In ovine autosomes of Zandi sheep in our study, OAR1 had 60 ROHs, but OAR14, 16, and 24 had only 9 ROHs (Fig. 4). Hence, these chromosomes had the most and the minimum number of ROHs, respectively. We found a strong correlation (Pearson's correlation coefficient +0.95) between the number of ROHs and chromosome length and also between percentage of coverage and chromosome length (Pearson's correlation coefficient -0.79) (see Table 1 and Fig. 4). The average of ROH-based inbreeding (FROH) for Zandi sheep with and without including the seven animals that had no ROHs was 0.023 and 0.026, respectively. The four animals with the highest degree of homozygosity indicated 302.4, 275.1, 234.9, and 178.4 Mb of their genome classified as ROHs, covering close to 9 % of their total genome length (Table S2).

4. Discussion

One of the main factors affecting LD measurement is population structure. Overestimation of LD occurs when samples are close relatives; in fact, they share longer haplotypes than distant relatives (Ghoreishifar et al., 2018; Gusev et al., 2011). In the Zandi breed, LD remained at a moderate level (r2=0.26±0.30) only up to 10 kb and decreased rapidly to 0.10±0.16 when the average SNP pair distance was 40–60 kb. This pattern of LD decay illustrates that short-length haplotypes are prevalent in the population, which means that samples are not close relatives. Also, only 10.5 % of the total variation is explained by the first two principal components, representing a great deal of diversity among samples.

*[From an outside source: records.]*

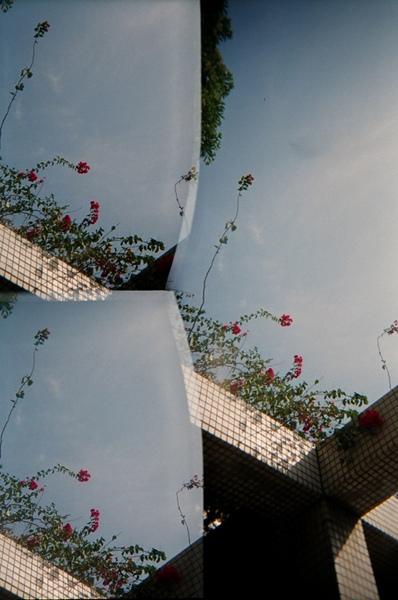 可愛的小紅花@NCTU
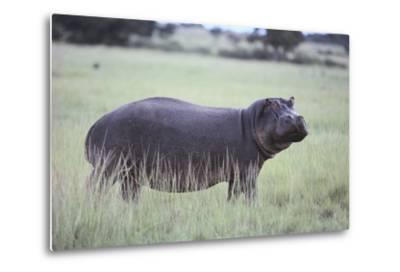 Hippopotamus in the Savanna Grass-DLILLC-Metal Print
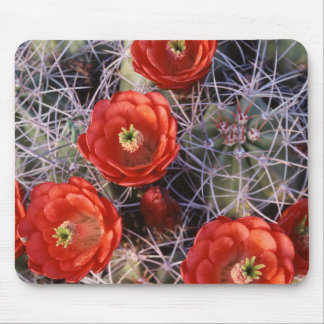 California, Joshua Tree National Park, Claret Mouse Pad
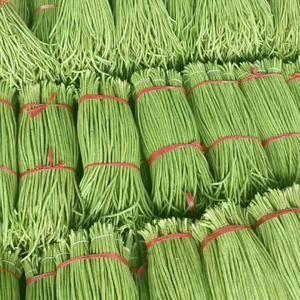 我处几百万亩长豆角大量上市,质量好,豆角长,颜色绿,有大...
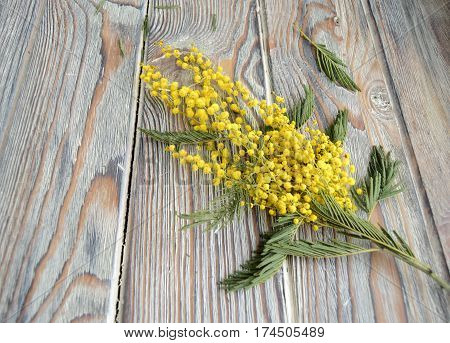 The branch of a mimosa lies on a table. The mimosa is a symbol of spring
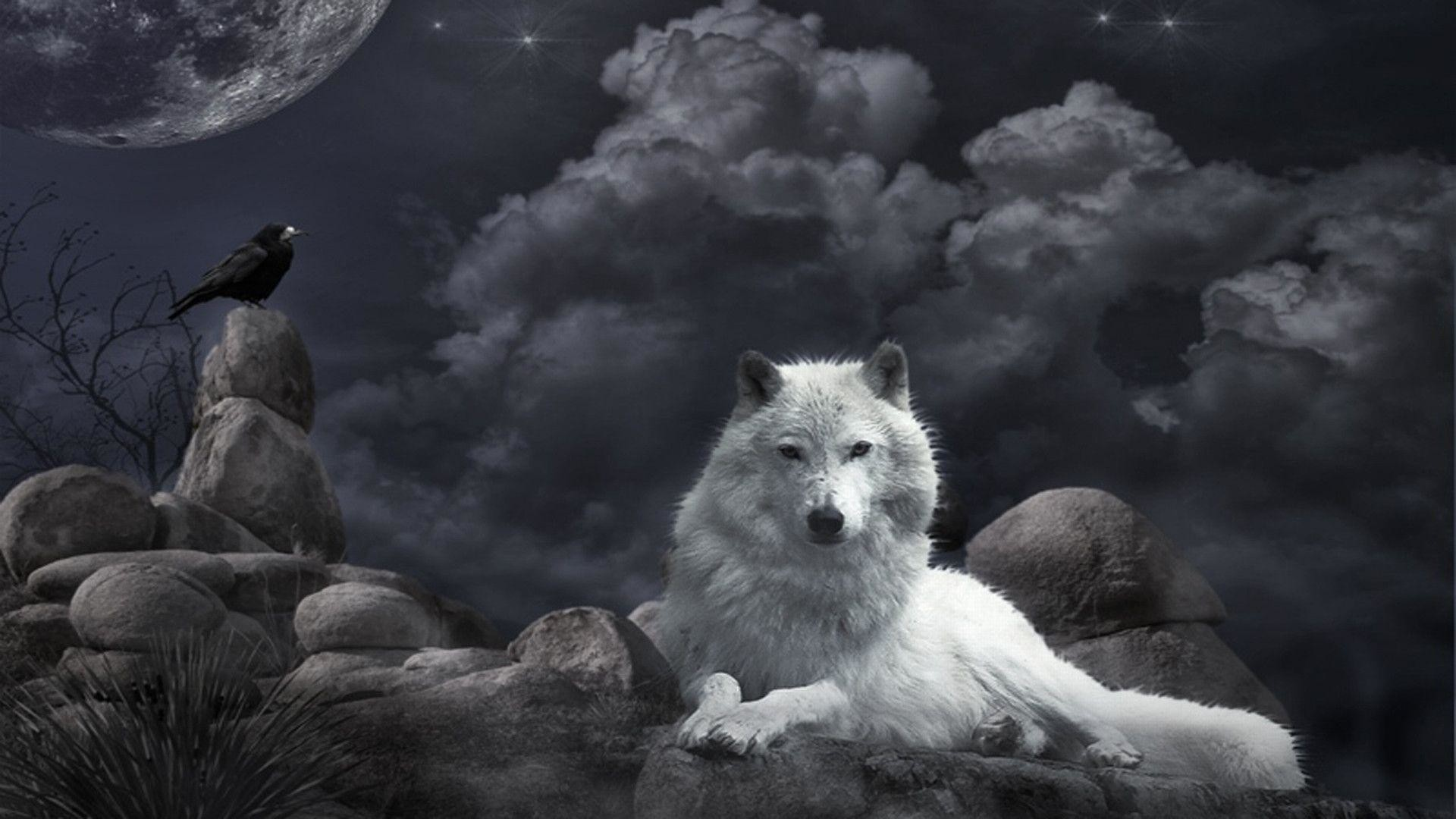 1920x1080 745 Wolf Wallpapers | Wolf Backgrounds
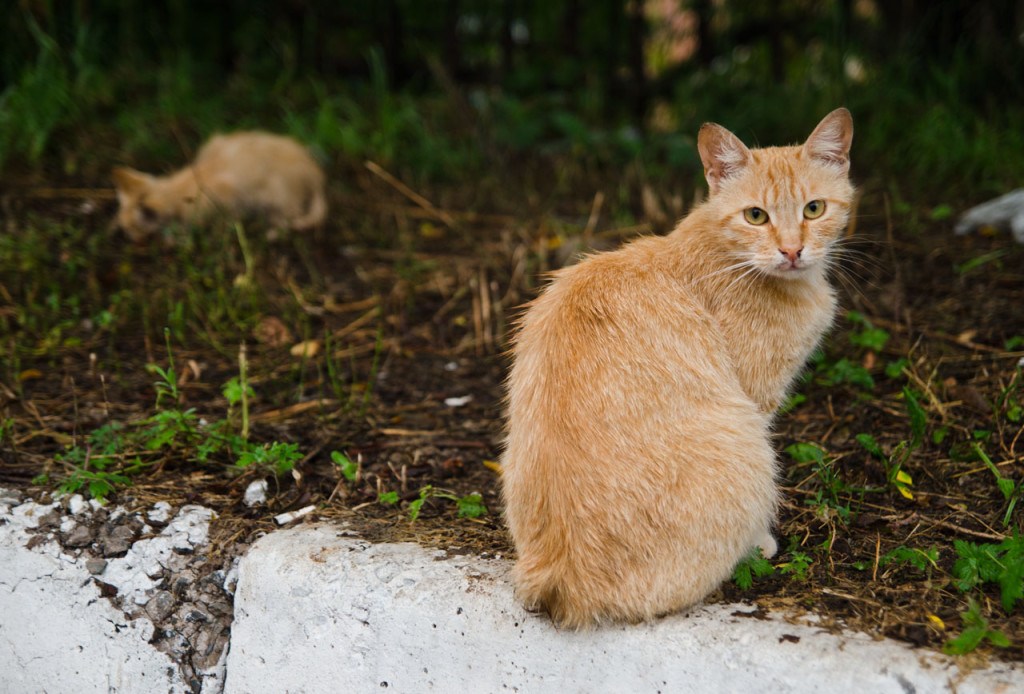 cats-russians-DSC_6703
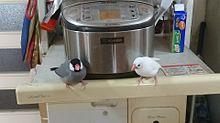 炊飯器の守り神の画像(炊飯に関連した画像)
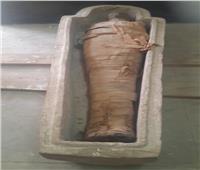 العثور على «تابوت حجري» بداخله مومياء بالبر الغربي بأسوان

The average of r2 varied across autosomes (ranging from 0.16 in OAR26 to 0.34 in OAR10 for the pairwise distance of <10 kb), which is in line with previous reports in sheep (Liu et al., 2017; Prieur et al., 2017; Zhao et al., 2014), beef cattle (Bohmanova et al., 2010; Edea et al., 2015), and dairy cattle (Qanbari et al., 2010). This phenomenon can be due to variation in the recombination rate in different autosomes, natural or artificial selection, and genetic drift (Liu et al., 2017; Mastrangelo et al., 2017; Qanbari et al., 2010). Moreover, the variation in r2 estimated for different chromosomes was higher in short SNP pair distances (e.g., SD =0.048 in 0–10 kb vs. SD =0.001 in 4.0–5.0 Mb), which is in line with the results reported by Liu et al. (2017).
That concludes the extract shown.